Excerpted text |
::::::
Can anyone tell how the no. of comparisons is 16 in 4 1 5 3 2??
edited

ASNR1010

i am getting  10 comparisons in  [12345]  and  8 comparisons in [41532].

Now, I got how it is 16. No. of comparisons got increased because we are not using the quicksort algorithm of CLRs book instead of we are using a different one.Check comments below the best answer...
edited by
Actually to be more specific I have to say two different partition procedure both are correct. In one way you have one fix variable and you are moving the other to get partition(your's). You can also get the same partition by using a two variables in which one pointing to last and another just subsequent of the pivot and checking by pivot until one crosses the other and that should be replaced with pivot to get the partition and here, I'm considering pivot to 1st element(in this method you get 16).
so both the methods are correct right?
yup

it would be $t_1>t_2$, because the first case is the worst case of quicksort i.e. minimum number is chosen as pivot. Hence in the worst case the comparisons are high.

The splitting occurs as
$[1] [2345]$
$[2] [345]$
$[3] [45]$
$[4] [5]$

and

$[123] [45]$
$[1] [23] [4][5]$
$[2] [3]$

Number of recursive calls remain the same, but in second case the number of elements passed for the recursive call is less and hence the number of comparisons also less.

Correct Answer: $C$

Kushagra, your partitioning algo considers right element of the unsorted part/array as pivot. If you consider left element as pivot then working procedure might be different..so exact number of comparisons will depend on the implementation..

Quick sort using first element as pivot

@Verma Ashish

I think the algorithm shared by @Kushagra गुप्ता is from CLRS book. It uses the first element as pivot element. Even I think there are only (n-1) comparisons required at each partition.
::::::
Set of tasks |
[1] Answer these questions about the forum thread on quicksort comparisons:
(a) How many comparisons does ASNR1010 report getting for [41532]?
(b) In the post claiming $t_1>t_2$, which number is said to be chosen as pivot in the worst case?
(c) What is given as the correct answer?
[2] Write the next post in the forum thread on quicksort comparisons, picking up after its final sentence.

Recorded data |
::::::
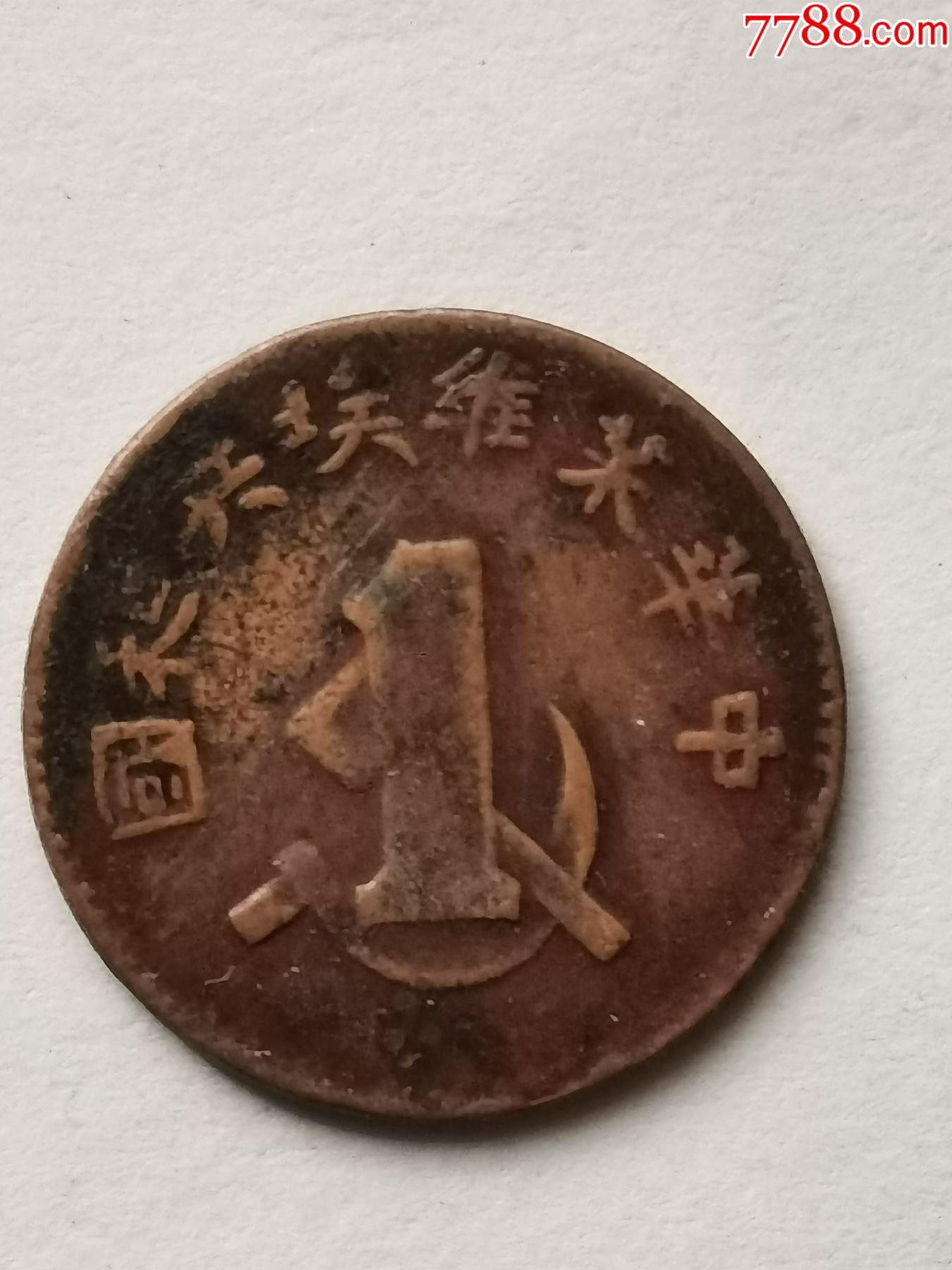 中华苏维埃共和国一分铜币_价格2600元【金泉盛斋】_第1张_7788商城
::::::
Answers to this exercise |
[1]
(a) 8
(b) The minimum number
(c) C

[2]
Below is the screenshot of the slide from MIT-OCW. This is the lecture slide of Charles E. Leiserson(CLRS) himself :)

Can you tell how for 4 1 5 3 2 calculations comes out to be 16.??

First case [1 2 3 4 5]

1 [2 3 4 5]    ->  4 comparisons
2 [3 4 5]  -> 3 comparisons
3 [4 5] -> 2 comparisons
[5] -> 1 comparison

Second case [4 1 5 3 2]
[1 3 2] [5] -> 4 comparisons
[3 2]  -> 2 comparisons
3 [2]  -> 1 comparison

Hence, in second case number of comparisons is less. => t1 > t2.

this seems intuitively correct to me though selected answer has different logic. I wonder which is correct. :(

i m getting the same!

t1 --- > 10 comparisons and 4 swaps

t2 --- > 6 comparisons and 6 swaps

t1 > t2  ( comparisons )
We dont even need to compare the number of comparisions we know that Quick sort gives worst result

list is already sorted ascending or decending and when all element are equal it has time complexity of O($n^{2}$)

in rest cases it is O($nlogn$)  hence t1>t2

### 1 comment

For The given cases How Your logic works Please explain. Which will you select as pivot to get O(n^2) as the time complexity for above list

When first element or last element is chosen as pivot, Quick Sort's worst case occurs for the sorted arrays. In every step of quick sort, numbers are divided as per the following recurrence. T(n) = T(n-1) + O(n)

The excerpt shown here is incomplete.